Una serata fortemente segnata dal ricordo di Orazio Russo – leggendario ex capitano etneo scomparso pochi giorni prima – con un minuto di silenzio e un omaggio floreale da parte del Trapani.
I rossazzurri, reduci da risultati deludenti, hanno messo sul campo grinta e qualità, “regalando una grande prestazione” dedicata proprio a Russo.
La squadra di Toscano ha consolidato il secondo posto in classifica, tornando a -5 dalla capolista Benevento, e rilanciando le proprie ambizioni in chiave promozione diretta.
Cronaca e momenti chiave
Il match si è deciso in gran parte già nel primo tempo.
Dopo un avvio equilibrato, il Catania ha rotto l’equilibrio al 22′ con l’autorete di Pirrello, frutto di un’azione insistita di Casasola e Forte.
Pochi minuti dopo Lunetta ha colpito una clamorosa traversa (26′), preludio al raddoppio al 36′: Pieraccini, lasciato colpevolmente libero in area, ha ribadito in rete il pallone respinto dal portiere su un colpo di testa.
Nella ripresa, il Catania ha gestito con saggezza e concretezza.
Al 73′ è arrivato il tris: assist filtrante di Ponsi per Jiménez, il quale con un preciso tocco di prima intenzione non ha lasciato scampo a Galeotti.
Il poker è stato arrotondato all’82′ dal subentrato Casasola, bravo ad approfittare di un velo di Rolfini su cross di Ponsi e a segnare a porta vuota.
Da segnalare, nel finale, un’ultima occasione non sfruttata da Rolfini a porta sguarnita (minuto 94).
Il Trapani è parso fragile e disorganizzato, e il Catania ha giocato “una bella, e agevole, serata di calcio” con ampio dominio territoriale.
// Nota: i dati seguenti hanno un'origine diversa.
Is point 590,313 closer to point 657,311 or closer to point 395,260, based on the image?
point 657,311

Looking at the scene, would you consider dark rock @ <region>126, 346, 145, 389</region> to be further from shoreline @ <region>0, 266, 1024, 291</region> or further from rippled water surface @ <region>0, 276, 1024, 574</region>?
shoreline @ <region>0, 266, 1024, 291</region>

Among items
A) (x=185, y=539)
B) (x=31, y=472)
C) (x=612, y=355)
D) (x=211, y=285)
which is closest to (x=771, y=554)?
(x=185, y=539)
Il 4-0 finale riflette pienamente il differenziale tecnico e motivazionale visto in campo.
Commenti post-partita
A fine gara mister Mimmo Toscano ha voluto dedicare la vittoria alla memoria di Orazio Russo: “Prima della partita ci siamo detti di volere regalare una grande prestazione e una grande vittoria… Oggi Orazio sarebbe stato felice di vedere un Catania del genere”.
Nel corso della conferenza stampa il tecnico ha elogiato la determinazione della squadra (in particolare la crescita di D’Ausilio, Jiménez e Quaini) e l’atteggiamento collettivo: “Tutta la squadra ha fatto bene… Non era facile rimanere concentrati ma bisogna fare i complimenti ai ragazzi”.
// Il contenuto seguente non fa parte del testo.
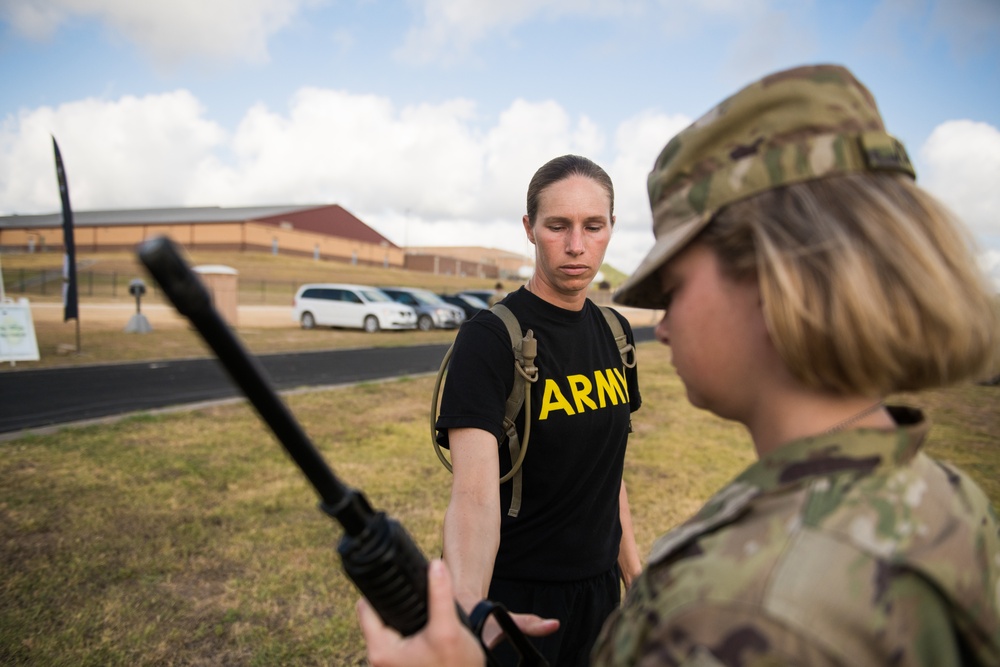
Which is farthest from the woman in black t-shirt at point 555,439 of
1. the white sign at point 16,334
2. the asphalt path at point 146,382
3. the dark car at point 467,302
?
the dark car at point 467,302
Anche il tecnico del Trapani Salvatore Aronica ha riconosciuto la superiorità avversaria: “Siamo andati a Catania per giocarci la partita a viso aperto… poi è venuto fuori il Catania che ha qualcosa di più rispetto a noi”.
Nonostante la delusione per il quarto ko consecutivo, Aronica ha provato a guardare avanti: “Il fatto che la prestazione ci sia stata è positivo, ma c’è il rammarico per la quarta sconfitta consecutiva. Dobbiamo mettere testa e gambe per venire fuori da questa situazione”.